When solving differential equations, an initial value problem requires finding a function that not only satisfies the differential equation but also meets specific initial conditions. In our logistic growth exercise, the differential equation represents the rate of population growth and is influenced by the initial population, symbolized by P₀, along with the growth rate and carrying capacity.

By incorporating the given initial conditions (in this case, when t = 0, P = P₀ = 50), we can determine the constant of integration which is essential for pinpointing the exact solution out of the family of potential solutions. This tailored solution provides a quantitative prediction of population dynamics over time, describing how the initial population evolves in a specific environmental context.

Carrying Capacity

The concept of carrying capacity, denoted as K, is central to the logistic growth model. It represents the maximum population size that the environment can sustain indefinitely, given the food, habitat, water, and other essentials available in the environment.

The carrying capacity is a limiting factor that affects the rate of population growth; as the population P approaches K, the growth rate slows down and eventually stops. In our logistic growth model, K is valued at 300, implying that when the population reaches this size, it will stabilize. The carrying capacity is a vital parameter for understanding the sustainability of ecosystems and for managing natural resources.

Natural Growth Rate

The natural growth rate, expressed as r in the logistic growth equation, influences how rapidly the population can increase when not limited by resources. It is essentially the intrinsic rate at which the population grows in optimal conditions.

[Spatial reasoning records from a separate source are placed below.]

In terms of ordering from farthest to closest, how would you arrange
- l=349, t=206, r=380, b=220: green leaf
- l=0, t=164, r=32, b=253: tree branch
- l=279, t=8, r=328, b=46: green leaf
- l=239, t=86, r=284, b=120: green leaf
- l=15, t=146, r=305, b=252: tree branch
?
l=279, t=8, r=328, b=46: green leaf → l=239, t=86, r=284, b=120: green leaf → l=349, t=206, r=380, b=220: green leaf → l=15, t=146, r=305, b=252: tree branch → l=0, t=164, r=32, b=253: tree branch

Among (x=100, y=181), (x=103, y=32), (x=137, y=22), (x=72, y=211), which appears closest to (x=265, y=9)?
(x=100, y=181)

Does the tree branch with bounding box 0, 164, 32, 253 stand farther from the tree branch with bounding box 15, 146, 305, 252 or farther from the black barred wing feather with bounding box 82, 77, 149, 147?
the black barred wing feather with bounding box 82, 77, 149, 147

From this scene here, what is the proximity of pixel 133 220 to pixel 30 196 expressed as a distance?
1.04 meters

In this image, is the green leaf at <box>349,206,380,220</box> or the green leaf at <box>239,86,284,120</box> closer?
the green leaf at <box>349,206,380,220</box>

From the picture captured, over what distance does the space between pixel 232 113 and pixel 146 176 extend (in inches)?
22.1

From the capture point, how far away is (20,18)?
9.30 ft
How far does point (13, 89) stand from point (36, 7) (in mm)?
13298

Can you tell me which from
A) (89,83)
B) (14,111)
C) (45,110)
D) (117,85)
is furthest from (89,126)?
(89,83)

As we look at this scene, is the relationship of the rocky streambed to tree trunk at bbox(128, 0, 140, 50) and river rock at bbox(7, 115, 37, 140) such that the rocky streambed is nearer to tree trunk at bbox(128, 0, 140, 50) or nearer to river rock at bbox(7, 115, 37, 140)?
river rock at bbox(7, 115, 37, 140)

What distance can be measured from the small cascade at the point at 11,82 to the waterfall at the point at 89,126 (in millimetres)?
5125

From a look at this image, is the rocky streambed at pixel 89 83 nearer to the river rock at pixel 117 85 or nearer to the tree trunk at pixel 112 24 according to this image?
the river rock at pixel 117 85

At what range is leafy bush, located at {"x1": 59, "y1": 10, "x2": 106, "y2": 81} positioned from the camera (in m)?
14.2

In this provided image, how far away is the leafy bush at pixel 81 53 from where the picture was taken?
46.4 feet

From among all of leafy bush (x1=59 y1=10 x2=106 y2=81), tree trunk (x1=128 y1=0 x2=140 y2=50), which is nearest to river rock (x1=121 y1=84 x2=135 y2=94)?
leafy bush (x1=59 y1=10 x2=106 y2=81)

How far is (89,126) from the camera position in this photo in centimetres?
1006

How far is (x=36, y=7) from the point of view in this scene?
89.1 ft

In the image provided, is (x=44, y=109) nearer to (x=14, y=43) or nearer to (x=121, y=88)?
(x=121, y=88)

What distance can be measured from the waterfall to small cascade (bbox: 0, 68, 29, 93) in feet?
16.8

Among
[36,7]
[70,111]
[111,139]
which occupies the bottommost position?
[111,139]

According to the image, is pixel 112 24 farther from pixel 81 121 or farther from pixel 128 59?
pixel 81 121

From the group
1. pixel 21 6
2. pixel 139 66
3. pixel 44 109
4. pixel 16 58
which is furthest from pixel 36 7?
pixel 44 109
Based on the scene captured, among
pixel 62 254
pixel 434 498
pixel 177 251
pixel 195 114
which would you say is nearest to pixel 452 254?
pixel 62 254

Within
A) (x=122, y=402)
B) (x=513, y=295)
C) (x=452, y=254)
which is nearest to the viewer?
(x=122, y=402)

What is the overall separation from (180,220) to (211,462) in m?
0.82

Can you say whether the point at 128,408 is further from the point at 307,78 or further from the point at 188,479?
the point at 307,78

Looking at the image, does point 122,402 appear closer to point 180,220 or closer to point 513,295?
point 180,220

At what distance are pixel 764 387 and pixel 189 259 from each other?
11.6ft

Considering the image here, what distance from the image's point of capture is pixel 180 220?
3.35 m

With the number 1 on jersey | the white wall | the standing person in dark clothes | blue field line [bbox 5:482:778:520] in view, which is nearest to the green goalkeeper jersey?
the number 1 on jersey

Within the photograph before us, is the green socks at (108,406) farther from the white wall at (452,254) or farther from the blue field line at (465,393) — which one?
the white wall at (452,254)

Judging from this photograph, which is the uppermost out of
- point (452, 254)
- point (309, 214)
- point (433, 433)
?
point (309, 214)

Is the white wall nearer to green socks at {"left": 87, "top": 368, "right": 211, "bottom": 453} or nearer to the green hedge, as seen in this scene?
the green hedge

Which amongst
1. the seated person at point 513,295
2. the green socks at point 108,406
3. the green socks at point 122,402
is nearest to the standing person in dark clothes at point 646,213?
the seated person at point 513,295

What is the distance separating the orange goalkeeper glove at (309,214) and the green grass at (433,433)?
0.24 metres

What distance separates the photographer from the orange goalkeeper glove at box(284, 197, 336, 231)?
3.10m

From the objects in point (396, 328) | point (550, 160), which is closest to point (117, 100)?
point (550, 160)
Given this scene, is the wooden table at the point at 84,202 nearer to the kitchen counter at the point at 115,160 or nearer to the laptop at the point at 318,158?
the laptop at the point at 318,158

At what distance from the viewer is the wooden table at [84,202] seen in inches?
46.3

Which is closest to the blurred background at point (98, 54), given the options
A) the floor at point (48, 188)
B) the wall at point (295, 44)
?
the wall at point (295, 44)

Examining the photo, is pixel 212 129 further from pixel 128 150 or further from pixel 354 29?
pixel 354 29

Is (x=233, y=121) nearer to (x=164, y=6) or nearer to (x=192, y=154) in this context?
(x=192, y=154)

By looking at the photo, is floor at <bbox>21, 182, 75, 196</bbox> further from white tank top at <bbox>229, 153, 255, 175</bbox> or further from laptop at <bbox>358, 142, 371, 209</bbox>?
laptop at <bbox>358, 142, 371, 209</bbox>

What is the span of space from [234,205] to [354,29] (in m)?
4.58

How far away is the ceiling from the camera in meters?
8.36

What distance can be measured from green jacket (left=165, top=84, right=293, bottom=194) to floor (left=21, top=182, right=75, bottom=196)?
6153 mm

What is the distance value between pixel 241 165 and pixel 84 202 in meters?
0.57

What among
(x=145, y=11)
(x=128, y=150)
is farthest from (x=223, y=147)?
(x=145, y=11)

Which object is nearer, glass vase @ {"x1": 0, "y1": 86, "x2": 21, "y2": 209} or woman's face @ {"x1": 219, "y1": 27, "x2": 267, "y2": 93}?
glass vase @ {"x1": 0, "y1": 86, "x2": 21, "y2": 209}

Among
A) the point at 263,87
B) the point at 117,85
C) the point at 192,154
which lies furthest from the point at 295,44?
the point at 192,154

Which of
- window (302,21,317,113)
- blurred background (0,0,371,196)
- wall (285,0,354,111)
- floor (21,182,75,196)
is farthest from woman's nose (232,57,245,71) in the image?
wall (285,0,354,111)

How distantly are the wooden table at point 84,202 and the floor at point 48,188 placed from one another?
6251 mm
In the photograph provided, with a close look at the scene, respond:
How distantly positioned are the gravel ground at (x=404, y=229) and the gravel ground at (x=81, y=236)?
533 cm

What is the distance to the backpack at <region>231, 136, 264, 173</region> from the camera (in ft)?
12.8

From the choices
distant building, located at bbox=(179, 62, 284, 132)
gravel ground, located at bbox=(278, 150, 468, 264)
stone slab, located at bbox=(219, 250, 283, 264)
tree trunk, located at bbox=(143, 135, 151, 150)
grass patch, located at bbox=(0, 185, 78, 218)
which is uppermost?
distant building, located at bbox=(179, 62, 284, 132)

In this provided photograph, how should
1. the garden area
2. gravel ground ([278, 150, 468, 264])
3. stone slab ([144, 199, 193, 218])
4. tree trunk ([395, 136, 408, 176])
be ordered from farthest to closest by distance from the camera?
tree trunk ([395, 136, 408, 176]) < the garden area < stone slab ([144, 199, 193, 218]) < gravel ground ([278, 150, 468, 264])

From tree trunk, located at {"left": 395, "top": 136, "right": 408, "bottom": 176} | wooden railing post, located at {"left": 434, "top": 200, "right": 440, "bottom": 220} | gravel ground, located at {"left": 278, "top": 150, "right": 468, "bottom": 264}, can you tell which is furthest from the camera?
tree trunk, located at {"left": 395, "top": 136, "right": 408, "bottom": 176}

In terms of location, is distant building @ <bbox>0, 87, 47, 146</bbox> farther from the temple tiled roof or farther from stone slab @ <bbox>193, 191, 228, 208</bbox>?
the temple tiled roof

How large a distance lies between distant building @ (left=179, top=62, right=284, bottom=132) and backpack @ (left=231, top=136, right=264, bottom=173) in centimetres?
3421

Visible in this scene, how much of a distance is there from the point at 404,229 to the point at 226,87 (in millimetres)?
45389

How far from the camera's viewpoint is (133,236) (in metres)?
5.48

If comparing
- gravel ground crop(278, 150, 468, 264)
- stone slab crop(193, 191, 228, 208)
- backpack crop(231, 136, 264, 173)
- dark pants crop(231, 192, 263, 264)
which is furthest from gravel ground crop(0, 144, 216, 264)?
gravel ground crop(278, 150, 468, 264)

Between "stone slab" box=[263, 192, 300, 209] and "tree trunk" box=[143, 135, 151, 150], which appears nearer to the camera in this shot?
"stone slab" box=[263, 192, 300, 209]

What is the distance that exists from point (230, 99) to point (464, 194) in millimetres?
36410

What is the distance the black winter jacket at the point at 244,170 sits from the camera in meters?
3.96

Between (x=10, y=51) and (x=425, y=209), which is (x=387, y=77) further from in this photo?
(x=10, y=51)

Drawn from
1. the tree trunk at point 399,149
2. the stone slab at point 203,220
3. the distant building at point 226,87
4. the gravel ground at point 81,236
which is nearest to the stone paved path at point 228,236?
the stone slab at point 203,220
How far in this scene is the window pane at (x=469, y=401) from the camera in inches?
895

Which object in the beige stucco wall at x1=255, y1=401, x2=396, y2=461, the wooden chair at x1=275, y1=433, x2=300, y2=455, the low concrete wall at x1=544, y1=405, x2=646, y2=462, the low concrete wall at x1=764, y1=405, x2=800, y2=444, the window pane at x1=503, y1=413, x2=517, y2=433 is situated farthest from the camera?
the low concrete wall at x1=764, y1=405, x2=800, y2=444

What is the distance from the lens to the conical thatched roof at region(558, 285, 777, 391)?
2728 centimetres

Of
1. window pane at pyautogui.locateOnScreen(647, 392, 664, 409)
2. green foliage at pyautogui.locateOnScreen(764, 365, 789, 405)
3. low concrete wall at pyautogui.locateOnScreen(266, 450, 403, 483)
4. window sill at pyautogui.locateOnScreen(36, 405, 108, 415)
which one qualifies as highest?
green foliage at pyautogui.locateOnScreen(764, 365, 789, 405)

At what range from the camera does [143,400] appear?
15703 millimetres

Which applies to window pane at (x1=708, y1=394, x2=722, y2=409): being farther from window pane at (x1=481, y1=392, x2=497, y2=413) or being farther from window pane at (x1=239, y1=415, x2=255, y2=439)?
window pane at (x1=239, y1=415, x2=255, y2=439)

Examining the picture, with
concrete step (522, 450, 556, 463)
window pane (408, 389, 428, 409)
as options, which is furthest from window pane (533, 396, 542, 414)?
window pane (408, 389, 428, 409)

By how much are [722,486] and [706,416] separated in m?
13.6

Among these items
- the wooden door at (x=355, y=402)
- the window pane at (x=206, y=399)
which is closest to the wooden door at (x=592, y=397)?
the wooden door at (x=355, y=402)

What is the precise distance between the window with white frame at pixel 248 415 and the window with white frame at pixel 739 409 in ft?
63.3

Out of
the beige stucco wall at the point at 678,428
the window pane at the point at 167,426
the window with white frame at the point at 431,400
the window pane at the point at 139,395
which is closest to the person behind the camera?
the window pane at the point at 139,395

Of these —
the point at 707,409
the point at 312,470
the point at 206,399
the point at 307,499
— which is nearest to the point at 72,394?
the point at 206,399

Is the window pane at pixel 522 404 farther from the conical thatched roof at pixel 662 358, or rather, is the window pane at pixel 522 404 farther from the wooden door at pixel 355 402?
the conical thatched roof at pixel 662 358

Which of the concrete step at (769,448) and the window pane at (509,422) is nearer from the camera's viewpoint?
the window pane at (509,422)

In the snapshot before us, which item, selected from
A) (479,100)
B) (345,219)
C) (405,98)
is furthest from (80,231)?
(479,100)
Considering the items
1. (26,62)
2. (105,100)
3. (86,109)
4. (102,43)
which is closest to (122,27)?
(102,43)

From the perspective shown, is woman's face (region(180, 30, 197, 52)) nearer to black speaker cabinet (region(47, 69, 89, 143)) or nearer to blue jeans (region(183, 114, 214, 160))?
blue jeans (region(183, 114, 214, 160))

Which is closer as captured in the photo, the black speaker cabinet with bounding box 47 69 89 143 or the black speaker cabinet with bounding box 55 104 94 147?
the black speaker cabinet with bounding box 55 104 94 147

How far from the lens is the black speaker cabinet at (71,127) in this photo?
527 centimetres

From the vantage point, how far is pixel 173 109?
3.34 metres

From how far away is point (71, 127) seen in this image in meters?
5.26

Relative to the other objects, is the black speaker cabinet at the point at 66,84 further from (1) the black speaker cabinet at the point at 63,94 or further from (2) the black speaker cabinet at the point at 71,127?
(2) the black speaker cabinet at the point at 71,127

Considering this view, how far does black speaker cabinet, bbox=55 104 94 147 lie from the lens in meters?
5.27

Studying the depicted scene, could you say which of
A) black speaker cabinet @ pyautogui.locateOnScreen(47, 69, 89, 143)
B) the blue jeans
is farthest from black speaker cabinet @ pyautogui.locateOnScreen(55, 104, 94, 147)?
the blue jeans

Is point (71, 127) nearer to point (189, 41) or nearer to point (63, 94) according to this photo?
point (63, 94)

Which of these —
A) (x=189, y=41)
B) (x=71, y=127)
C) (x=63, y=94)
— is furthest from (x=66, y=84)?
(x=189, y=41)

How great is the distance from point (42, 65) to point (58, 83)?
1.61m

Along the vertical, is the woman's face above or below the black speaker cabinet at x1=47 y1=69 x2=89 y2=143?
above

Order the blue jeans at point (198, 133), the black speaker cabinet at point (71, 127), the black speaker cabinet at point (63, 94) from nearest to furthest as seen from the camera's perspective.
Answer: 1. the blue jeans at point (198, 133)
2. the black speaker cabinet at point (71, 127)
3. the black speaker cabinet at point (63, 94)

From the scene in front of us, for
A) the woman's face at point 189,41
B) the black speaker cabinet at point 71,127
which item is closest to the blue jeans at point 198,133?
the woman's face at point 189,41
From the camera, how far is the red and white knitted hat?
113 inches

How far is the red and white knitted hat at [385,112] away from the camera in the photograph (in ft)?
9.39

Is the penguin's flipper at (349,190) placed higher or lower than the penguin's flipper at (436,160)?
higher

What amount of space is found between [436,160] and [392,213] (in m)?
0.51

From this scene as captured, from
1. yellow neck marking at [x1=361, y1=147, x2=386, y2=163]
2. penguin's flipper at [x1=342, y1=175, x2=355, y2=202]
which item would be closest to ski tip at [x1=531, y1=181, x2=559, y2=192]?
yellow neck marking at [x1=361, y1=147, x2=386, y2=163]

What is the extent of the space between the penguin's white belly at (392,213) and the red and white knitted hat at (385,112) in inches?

In our exercise, the natural growth rate is 0.2, which can be interpreted as the potential growth rate per unit of time if there were no constraints. However, as the population size P gets closer to the carrying capacity K, the effective growth rate diminishes. This rate isn't constant but depends on the interaction between the population and its environment, indicative of real-world population dynamics where multiple factors influence growth.

Partial Fraction Decomposition

Partial fraction decomposition is a mathematical technique used to simplify the integration process when dealing with complex rational functions. It's especially useful when the denominator can be factored into simpler parts, as in the differential equation of logistic growth.

In this case, partial fraction decomposition allows us to express the complicated fraction 1 / (P(1 - P/K)) as the sum of simpler fractions, which can be integrated individually. Through this method, we found the values for A and B to be 1/300 and -1/300, which facilitated the calculation of the integral and ultimately helped us solve for the population function P(t). This illustrates how partial fraction decomposition is a powerful tool for solving differential equations analytically.